» **Source passage**
● ● ● ● ●
More than a third of the 55,000 initial enrollees came from the United States. India was next highest, with 8,000 enrollees—about 15% of the total. Last November, edX arranged a “meetup” in Bangalore to give students a chance to virtually meet Cook and Pagano via Skype, discuss how the course was going with the teachers, and connect with other students. In Mumbai, about 150 PH207x students arranged their own meetup.
Big effort, positive student feedback
To prepare for PH207x, Pagano and Cook spent many hours filming lessons in the Leadership Studio on the 10th floor of the Kresge building at HSPH. Their mini-lectures—ranging in length from about 5 to 15 minutes—were paired with video labs presented by four teaching assistants: Lauren Hund, Elizabeth Mostofsky, Pamela Rist, and Brian Sharkey. “We could not have done this without them,” Pagano said.
Before the course began, Pagano and Cook wondered: Would students be as engaged as in a traditional course? Would they learn as much? How well would the online chat rooms—where students could post questions or comments, and the teachers, teaching assistants, and other students could respond—work??
The results were gratifying.
“We were impressed with the tenor of the course,” Pagano said. “The level of discussion and achievement was quite comparable to what we see when we teach our students here, live at HSPH, if not even better.”
● ● ● ● ●
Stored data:

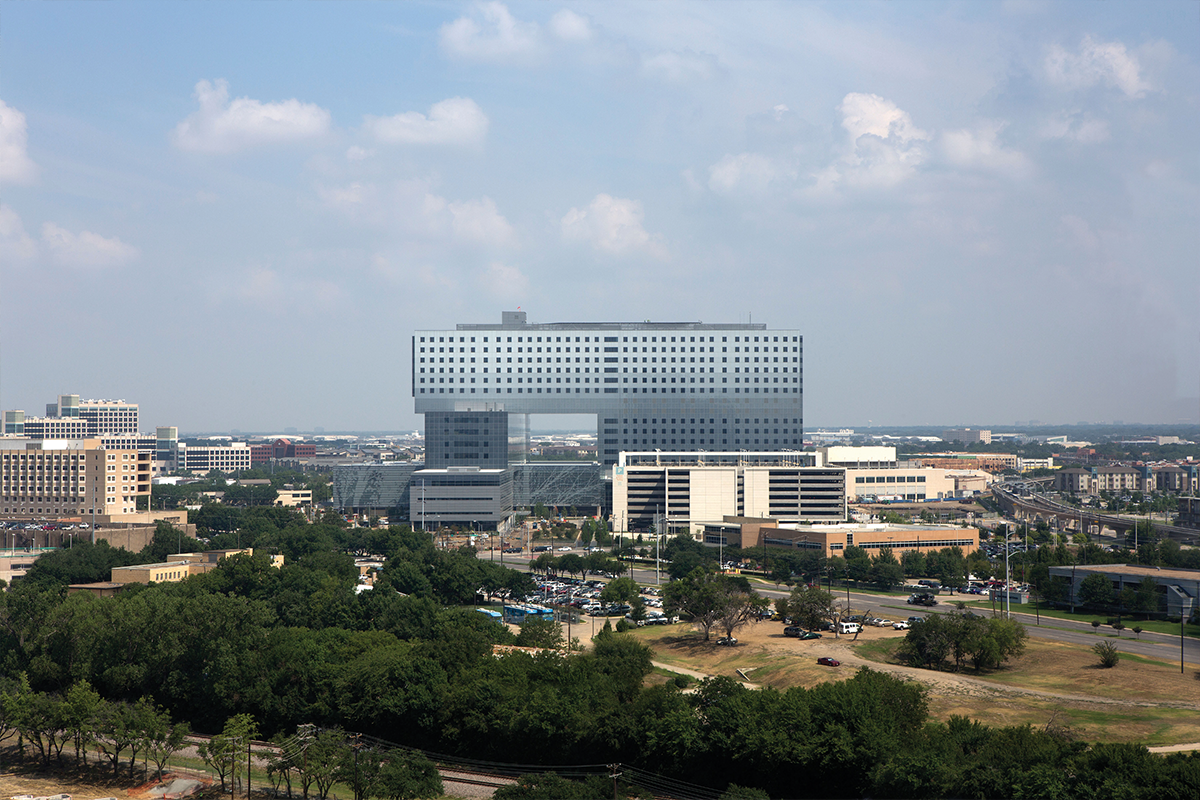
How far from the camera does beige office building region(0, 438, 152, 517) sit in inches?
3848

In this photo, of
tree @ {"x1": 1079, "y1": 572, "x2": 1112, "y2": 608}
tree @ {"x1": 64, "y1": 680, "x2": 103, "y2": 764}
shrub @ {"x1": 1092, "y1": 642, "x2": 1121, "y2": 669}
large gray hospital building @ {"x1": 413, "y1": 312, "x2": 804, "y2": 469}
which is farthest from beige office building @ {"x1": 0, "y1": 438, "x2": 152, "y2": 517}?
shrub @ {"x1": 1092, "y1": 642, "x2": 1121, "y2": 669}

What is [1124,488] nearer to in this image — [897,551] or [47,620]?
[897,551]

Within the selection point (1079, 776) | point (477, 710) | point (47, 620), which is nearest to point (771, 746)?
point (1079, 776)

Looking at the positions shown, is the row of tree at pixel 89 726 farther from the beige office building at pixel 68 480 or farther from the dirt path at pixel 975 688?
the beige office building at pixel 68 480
● ● ● ● ●
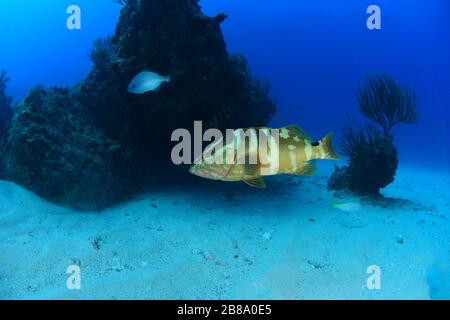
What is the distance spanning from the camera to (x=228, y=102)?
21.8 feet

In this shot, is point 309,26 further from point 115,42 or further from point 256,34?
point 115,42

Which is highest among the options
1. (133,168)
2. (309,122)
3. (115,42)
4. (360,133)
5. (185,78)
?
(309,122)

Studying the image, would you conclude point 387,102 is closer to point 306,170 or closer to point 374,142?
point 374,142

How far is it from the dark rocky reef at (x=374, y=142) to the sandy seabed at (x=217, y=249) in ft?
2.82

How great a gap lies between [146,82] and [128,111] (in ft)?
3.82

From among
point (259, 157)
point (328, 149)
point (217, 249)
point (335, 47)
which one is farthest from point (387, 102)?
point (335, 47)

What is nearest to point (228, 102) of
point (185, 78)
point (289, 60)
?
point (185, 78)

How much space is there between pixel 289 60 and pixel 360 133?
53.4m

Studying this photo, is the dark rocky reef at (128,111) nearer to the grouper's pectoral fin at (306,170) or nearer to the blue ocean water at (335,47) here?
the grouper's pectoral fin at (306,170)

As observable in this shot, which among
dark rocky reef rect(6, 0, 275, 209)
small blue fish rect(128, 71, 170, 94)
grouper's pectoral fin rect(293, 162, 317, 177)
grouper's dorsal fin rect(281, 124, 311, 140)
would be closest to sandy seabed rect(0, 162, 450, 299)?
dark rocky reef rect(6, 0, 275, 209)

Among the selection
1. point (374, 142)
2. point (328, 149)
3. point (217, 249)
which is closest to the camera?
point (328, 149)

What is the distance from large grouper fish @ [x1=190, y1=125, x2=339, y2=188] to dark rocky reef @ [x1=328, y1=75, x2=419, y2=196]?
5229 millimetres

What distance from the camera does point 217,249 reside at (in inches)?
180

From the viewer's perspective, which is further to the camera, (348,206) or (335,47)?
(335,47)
● ● ● ● ●
» **Tasks to perform**
**a.** Name every teaching assistant listed in the PH207x course passage.
**b.** Provide what comes next in the PH207x course passage, starting after Pagano's final quoted remark.

» **Expected outputs**
**a.** Lauren Hund, Elizabeth Mostofsky, Pamela Rist, Brian Sharkey

**b.**
“I was amazed by the amount of interaction, discussion, and support among the students in the chat rooms,” Cook said. “They taught themselves in many ways.” Added Pagano, “Wrong answers lasted a very short time before being challenged.”
Feedback from students was very positive. “That was a million-dollar lecture, sir,” one student said of one of Cook’s lectures. Another posted, “Marcello Pagano for President!”
Khushboo Gala, a medical student from Mumbai, wrote to thank Cook and Pagano—“not only on my behalf, but on the behalf of the thousands around the globe who have greatly benefited by your excellent teaching,” he wrote. “I … only now begin to comprehend how vastly important [statistics] is in the field of medicine.”
Benefits of ‘active learning’
Cook said the course taught him a lot, too—about teaching.
“I think the ‘chunk and test’ method we used—in which we present a small amount of material in a few minutes and then provide a few problems or homework sets for the students to gauge their understanding of the material before moving into the next topic—is a great way of teaching,” he said. “The next big challenge will be determining how we might ‘flip’ this course for HSPH students, whereby the students would view lectures on their own schedules and use class time for asking questions, doing problem sets, analyzing data, developing study proposals, or critiquing papers—with lots of interaction.”
The online course highlighted the benefits of “active learning,” Pagano said. Students could use applets (small applications that run within larger programs) to run their own simulations—rather than just digest simulations presented to them—which helped them explore and better understand concepts, he said.
“Plus, very importantly, students had complete control of the speed at which they received the material,” Pagano said. “They could literally speed up or slow down the speed at which the videos ran. They could stop them or replay them or skip them. They could pause them as they searched for information on the Internet. In other words, they did not just sit in class and sleep while the professor performed—they had to be active in learning the material.”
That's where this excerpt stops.